The suppression of IL6/JAK2/STAT3 signaling in the retina and RPE of Vldlr^−/− mice after DFP treatment. (A, B) RNA-Seq analysis revealed the DEGs in both the RPE (A) and the retina (B) of WT and Vldlr^−/− mice at p21 (n = 3). (C) KEGG enrichment pathways of DEGs in RPE of Vldlr^−/− mice compared with WT showed that 20 pathways were significantly enriched.
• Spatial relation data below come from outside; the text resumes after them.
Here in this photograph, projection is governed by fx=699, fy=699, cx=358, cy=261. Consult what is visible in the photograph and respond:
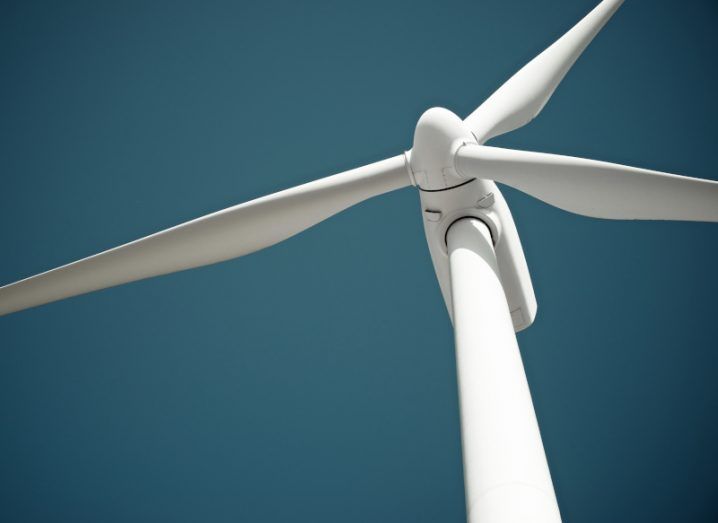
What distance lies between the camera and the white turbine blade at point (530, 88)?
6.75 metres

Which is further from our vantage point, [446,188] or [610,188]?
[446,188]

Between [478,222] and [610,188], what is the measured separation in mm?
1489

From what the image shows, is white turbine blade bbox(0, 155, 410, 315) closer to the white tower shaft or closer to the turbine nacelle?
the turbine nacelle

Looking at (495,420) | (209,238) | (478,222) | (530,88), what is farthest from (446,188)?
(495,420)

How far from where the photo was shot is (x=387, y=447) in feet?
47.5

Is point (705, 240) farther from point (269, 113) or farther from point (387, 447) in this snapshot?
point (269, 113)

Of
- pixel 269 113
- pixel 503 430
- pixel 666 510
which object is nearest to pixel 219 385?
pixel 269 113

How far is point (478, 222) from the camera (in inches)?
241

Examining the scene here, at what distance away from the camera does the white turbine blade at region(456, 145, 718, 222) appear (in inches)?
184

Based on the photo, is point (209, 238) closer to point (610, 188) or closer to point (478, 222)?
point (478, 222)

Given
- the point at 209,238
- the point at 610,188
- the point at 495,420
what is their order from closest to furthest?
the point at 495,420 < the point at 610,188 < the point at 209,238

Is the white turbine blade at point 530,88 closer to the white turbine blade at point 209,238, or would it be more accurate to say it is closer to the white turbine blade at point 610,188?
the white turbine blade at point 209,238

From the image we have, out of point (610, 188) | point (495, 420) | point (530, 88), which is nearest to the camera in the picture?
point (495, 420)

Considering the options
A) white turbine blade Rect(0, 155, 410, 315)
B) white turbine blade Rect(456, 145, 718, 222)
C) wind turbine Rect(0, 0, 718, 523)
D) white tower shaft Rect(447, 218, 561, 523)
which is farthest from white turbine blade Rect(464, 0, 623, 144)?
white tower shaft Rect(447, 218, 561, 523)
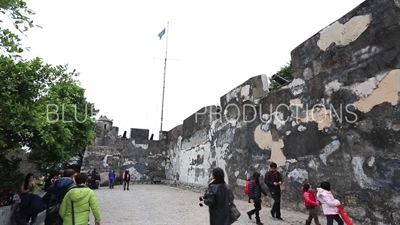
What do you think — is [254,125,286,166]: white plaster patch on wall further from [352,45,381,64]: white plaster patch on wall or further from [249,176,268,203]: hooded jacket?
[352,45,381,64]: white plaster patch on wall

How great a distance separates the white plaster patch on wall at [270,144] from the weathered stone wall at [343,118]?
0.09 ft

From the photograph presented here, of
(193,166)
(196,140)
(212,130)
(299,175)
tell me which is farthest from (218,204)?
(193,166)

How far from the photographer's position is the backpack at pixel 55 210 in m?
3.59

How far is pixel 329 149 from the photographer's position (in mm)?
5844

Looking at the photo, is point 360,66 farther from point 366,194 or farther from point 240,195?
point 240,195

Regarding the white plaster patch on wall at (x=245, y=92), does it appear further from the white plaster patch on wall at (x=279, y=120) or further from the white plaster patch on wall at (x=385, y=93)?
the white plaster patch on wall at (x=385, y=93)

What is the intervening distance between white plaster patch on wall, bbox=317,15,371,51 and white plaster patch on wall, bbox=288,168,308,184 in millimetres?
2836

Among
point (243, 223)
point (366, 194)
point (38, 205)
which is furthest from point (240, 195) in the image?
point (38, 205)

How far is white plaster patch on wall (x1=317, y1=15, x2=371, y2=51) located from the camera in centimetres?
542

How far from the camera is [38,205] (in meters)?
4.81

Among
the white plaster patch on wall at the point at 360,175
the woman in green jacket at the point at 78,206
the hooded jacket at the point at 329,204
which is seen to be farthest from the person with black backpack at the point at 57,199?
the white plaster patch on wall at the point at 360,175

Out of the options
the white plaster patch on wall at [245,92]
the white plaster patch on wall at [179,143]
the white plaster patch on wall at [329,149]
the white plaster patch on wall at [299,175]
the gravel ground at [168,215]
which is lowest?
the gravel ground at [168,215]

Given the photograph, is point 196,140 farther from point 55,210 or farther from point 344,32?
point 55,210

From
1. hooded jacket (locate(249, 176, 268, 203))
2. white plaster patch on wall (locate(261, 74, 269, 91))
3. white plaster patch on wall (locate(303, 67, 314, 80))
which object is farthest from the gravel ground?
white plaster patch on wall (locate(261, 74, 269, 91))
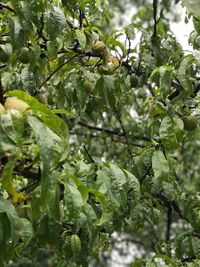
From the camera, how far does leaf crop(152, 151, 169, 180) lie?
1.70 meters

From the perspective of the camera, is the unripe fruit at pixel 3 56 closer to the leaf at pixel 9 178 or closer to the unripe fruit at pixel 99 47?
the unripe fruit at pixel 99 47

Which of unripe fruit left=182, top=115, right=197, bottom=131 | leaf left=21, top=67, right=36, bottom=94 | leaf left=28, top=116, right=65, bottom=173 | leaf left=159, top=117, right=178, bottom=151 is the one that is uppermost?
leaf left=21, top=67, right=36, bottom=94

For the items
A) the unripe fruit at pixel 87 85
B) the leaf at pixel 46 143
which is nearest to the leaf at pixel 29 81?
the unripe fruit at pixel 87 85

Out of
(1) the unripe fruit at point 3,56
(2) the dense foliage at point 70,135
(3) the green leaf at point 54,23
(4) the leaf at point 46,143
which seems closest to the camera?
(4) the leaf at point 46,143

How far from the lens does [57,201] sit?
117cm

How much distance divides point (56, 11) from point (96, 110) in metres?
0.72

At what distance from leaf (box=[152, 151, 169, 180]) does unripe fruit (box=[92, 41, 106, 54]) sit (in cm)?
45

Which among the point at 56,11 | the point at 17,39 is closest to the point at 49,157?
the point at 17,39

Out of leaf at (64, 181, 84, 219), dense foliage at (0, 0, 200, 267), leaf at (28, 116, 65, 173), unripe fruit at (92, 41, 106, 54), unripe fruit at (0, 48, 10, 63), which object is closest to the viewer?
leaf at (28, 116, 65, 173)

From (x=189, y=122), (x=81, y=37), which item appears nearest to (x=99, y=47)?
(x=81, y=37)

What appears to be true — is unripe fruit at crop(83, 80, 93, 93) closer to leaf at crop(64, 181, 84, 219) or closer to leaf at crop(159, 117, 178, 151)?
leaf at crop(159, 117, 178, 151)

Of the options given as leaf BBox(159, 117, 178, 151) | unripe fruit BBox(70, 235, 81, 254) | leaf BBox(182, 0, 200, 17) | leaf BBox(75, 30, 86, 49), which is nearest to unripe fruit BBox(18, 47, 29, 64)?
leaf BBox(75, 30, 86, 49)

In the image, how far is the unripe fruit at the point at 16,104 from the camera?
0.95 meters

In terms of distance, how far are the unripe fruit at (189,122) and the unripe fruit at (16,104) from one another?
0.99 meters
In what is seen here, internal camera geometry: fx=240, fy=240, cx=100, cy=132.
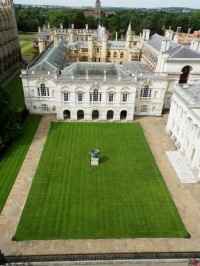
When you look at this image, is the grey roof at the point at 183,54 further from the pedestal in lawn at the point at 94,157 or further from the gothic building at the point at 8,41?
the gothic building at the point at 8,41

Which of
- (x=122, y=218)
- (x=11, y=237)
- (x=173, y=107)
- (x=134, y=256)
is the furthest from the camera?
(x=173, y=107)

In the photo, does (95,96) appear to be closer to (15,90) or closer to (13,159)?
(13,159)

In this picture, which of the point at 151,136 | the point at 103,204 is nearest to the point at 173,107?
the point at 151,136

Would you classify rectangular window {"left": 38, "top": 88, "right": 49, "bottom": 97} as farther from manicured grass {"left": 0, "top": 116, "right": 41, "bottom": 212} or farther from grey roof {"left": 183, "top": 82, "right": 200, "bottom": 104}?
grey roof {"left": 183, "top": 82, "right": 200, "bottom": 104}

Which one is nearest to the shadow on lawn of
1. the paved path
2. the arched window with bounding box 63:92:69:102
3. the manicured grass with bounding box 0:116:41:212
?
the paved path

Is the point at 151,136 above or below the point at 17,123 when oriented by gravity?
below

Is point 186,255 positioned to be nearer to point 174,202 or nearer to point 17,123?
point 174,202

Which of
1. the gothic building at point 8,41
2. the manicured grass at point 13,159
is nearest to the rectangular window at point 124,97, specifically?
the manicured grass at point 13,159
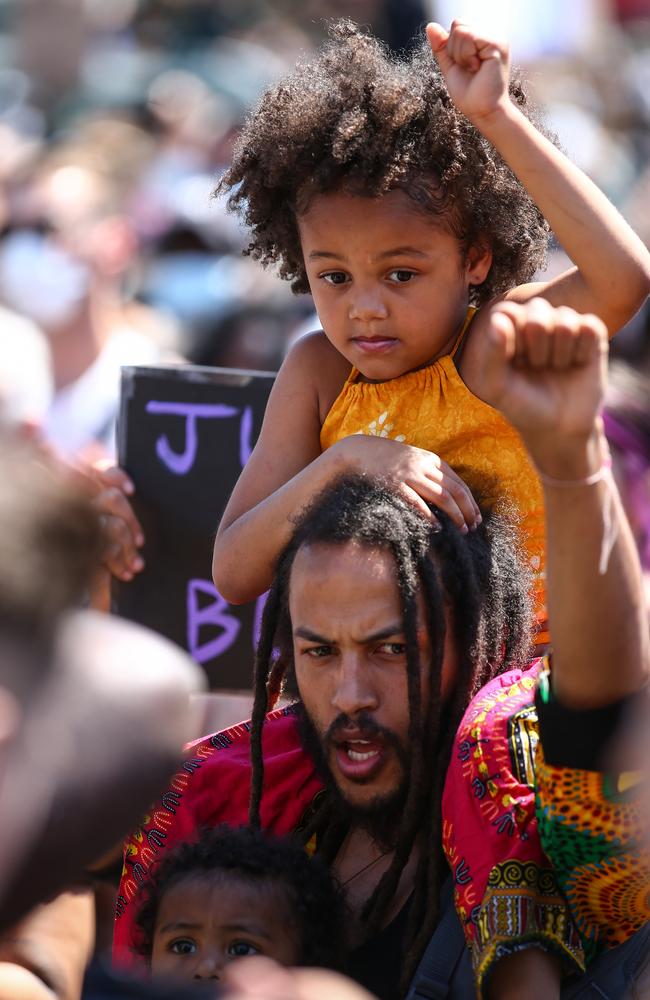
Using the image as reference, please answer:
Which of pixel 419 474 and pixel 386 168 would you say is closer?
pixel 419 474

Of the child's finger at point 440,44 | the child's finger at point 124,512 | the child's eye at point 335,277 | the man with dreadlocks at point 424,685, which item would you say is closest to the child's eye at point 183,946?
the man with dreadlocks at point 424,685

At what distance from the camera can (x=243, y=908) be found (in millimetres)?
2600

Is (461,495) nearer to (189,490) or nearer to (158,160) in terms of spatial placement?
(189,490)

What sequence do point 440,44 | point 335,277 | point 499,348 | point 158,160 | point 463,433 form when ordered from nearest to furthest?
point 499,348
point 440,44
point 463,433
point 335,277
point 158,160

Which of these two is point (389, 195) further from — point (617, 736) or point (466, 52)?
point (617, 736)

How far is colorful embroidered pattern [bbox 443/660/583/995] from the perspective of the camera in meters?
2.24

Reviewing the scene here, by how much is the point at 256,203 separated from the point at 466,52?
0.69 m

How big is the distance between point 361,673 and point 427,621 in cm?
13

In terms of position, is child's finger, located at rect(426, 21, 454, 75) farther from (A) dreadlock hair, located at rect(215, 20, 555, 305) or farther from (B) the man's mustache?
(B) the man's mustache

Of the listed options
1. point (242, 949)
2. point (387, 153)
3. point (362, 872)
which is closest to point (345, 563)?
point (362, 872)

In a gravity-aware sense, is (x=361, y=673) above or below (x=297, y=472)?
below

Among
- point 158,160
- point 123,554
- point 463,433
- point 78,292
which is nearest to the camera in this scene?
point 463,433

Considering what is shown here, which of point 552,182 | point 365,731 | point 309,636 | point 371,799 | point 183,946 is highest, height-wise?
point 552,182

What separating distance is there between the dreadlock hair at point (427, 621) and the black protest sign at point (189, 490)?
4.51 feet
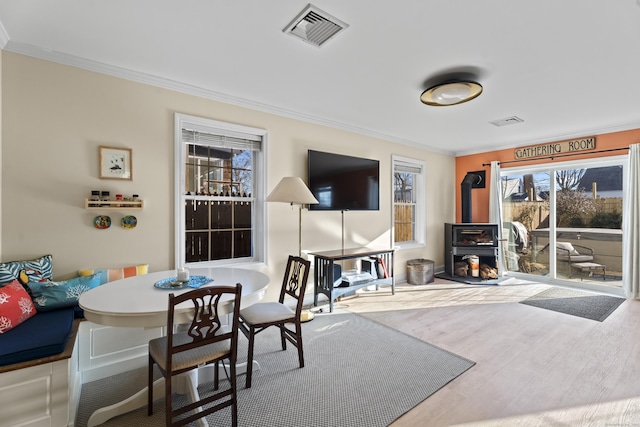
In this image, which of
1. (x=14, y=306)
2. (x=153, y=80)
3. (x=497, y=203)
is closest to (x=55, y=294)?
(x=14, y=306)

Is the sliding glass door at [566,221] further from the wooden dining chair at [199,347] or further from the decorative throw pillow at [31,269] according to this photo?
the decorative throw pillow at [31,269]

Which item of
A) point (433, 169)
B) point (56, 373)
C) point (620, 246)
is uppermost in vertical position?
point (433, 169)

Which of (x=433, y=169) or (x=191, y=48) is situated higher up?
(x=191, y=48)

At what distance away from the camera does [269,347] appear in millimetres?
2723

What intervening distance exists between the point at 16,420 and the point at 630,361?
4253 mm

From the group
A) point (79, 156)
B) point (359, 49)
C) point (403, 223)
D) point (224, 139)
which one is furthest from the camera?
point (403, 223)

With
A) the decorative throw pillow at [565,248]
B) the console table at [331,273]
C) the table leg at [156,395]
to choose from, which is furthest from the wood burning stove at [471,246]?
the table leg at [156,395]

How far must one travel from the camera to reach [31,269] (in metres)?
2.14

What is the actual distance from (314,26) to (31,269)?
8.66ft

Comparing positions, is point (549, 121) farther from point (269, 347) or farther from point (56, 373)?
point (56, 373)

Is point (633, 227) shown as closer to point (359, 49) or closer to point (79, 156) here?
point (359, 49)

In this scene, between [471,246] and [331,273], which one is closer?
[331,273]

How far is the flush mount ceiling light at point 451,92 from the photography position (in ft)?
8.80

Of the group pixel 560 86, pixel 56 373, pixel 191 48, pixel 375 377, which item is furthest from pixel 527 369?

Low q-values are in red, and high q-values are in blue; the size of the circle is proportional to the number of enriched genes. (D) Protein-protein interaction (PPI) networks of DEGs involved in the top 9 KEGG enrichment pathways in the retina of WT and Vldlr^−/− mice at p21. Inflammatory and iron-related factors are marked. (E–H) Representative images and quantifications of Western blot analysis of protein levels of IL-6, p-STAT3, and STAT3 (normalized to β-actin) in the retina (E, F), and p-JAK2, JAK2, p-STAT3, STAT3 (normalized to β-actin) in the RPE (G, H) of Vldlr^−/− mice treated with VEH or DFP (n = 4). KEGG, Kyoto encyclopedia of genes and genomes; VEGFA, vascular endothelial growth factor A; Tfrc, transferrin receptor; JAK3, Janus kinase 3; STAT3, signal transducer and activator of transcription 3; Cav1, caveolin-1; IL-6, interleukin-6; p-STAT3, phosphorylated-STAT3; JAK2, Janus kinase 2; p-JAK2, phosphorylated-JAK2. Data are shown as mean ± SEM. *P < 0.05, **P < 0.01. One-way ANOVA analysis was used.